*AVAILABLE DATA:*

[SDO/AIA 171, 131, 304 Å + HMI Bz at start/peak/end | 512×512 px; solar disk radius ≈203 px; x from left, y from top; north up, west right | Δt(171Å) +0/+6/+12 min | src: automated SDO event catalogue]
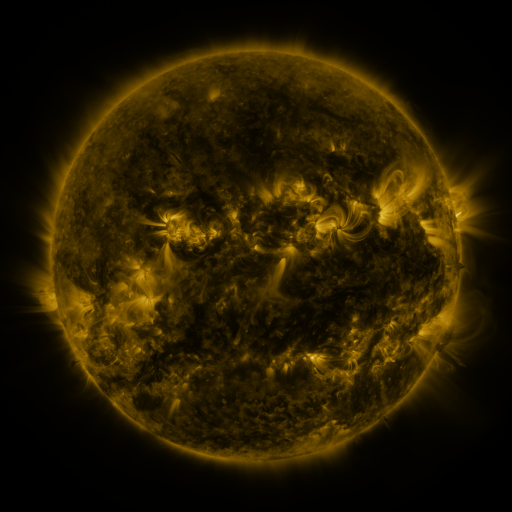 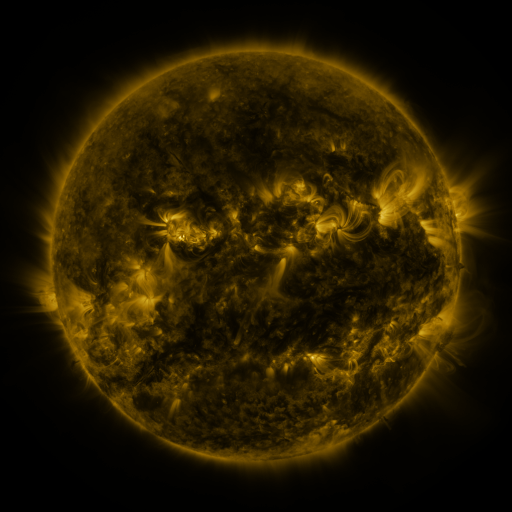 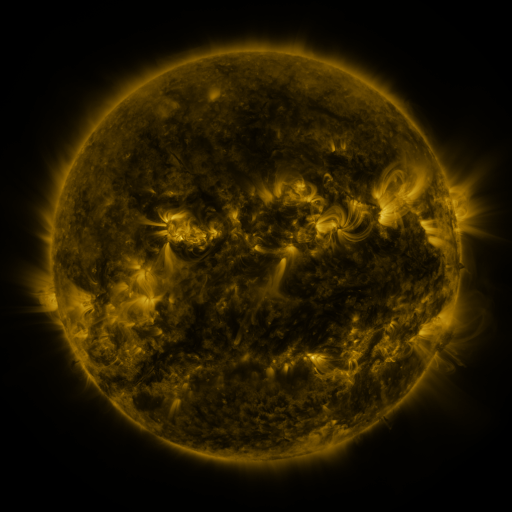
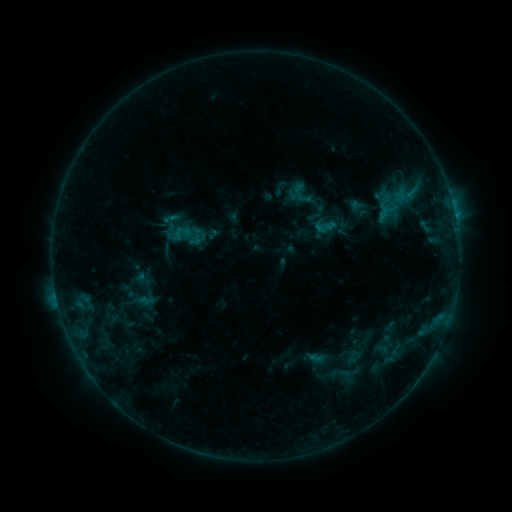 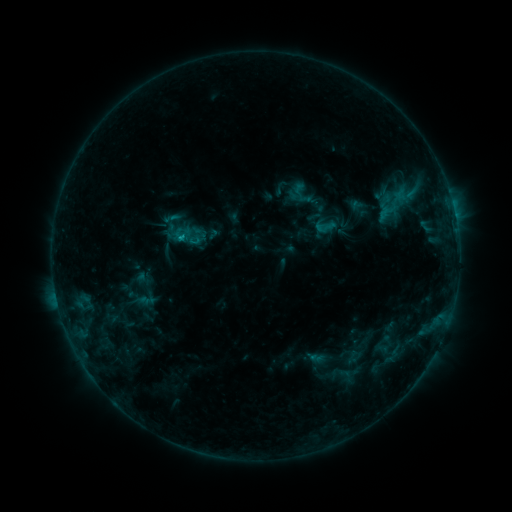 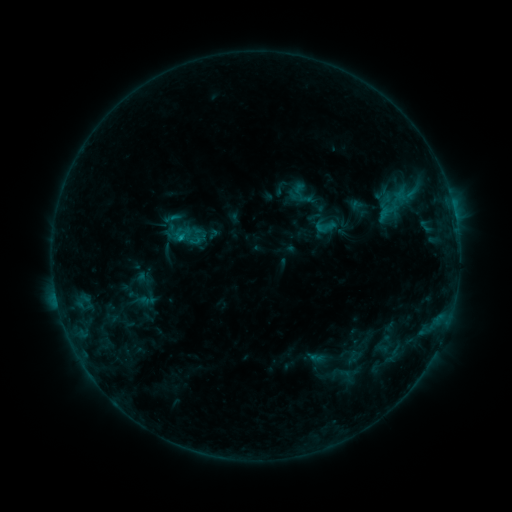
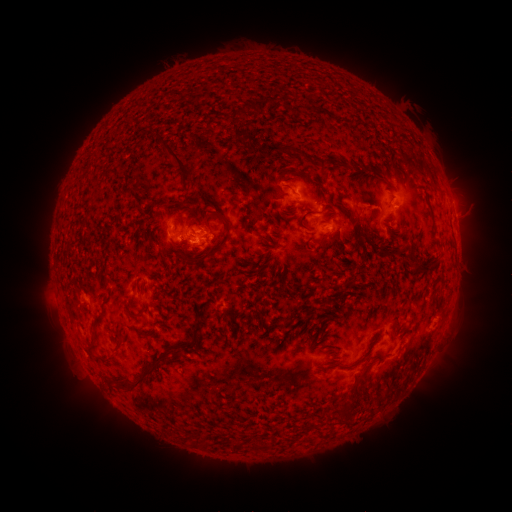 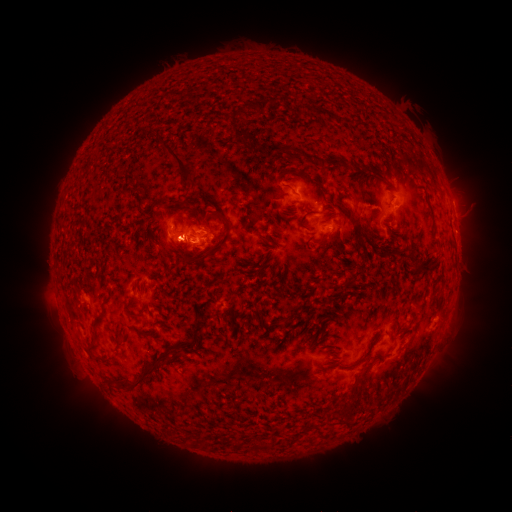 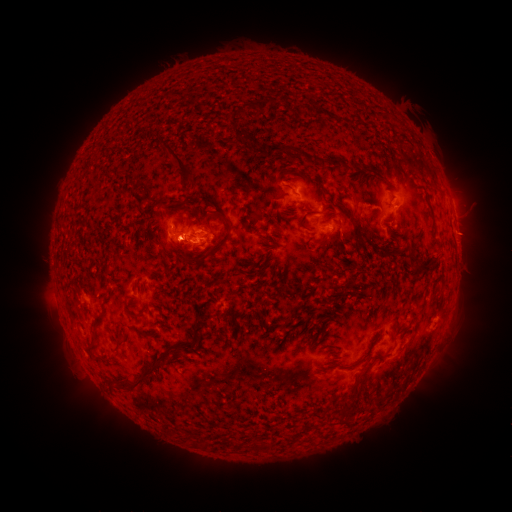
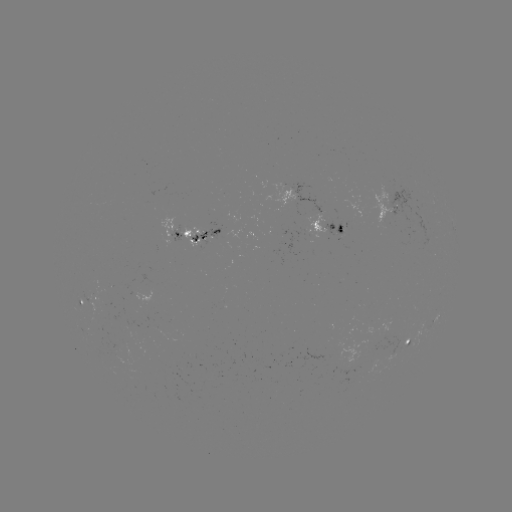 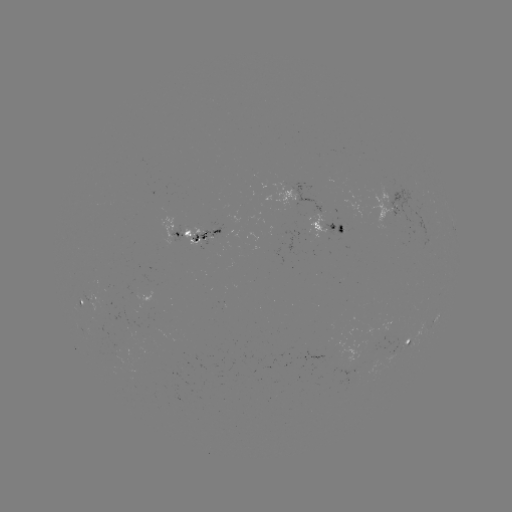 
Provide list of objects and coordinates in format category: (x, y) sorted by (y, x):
eruption: (172, 237)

*ASSIGNMENT:* Lines from the one holding "Provide list of" through the last line of the material are to be repeated exactly; no other lines belong in the answer.

*PROBLEM SOLUTION:*
Provide list of objects and coordinates in format category: (x, y) sorted by (y, x):
eruption: (172, 237)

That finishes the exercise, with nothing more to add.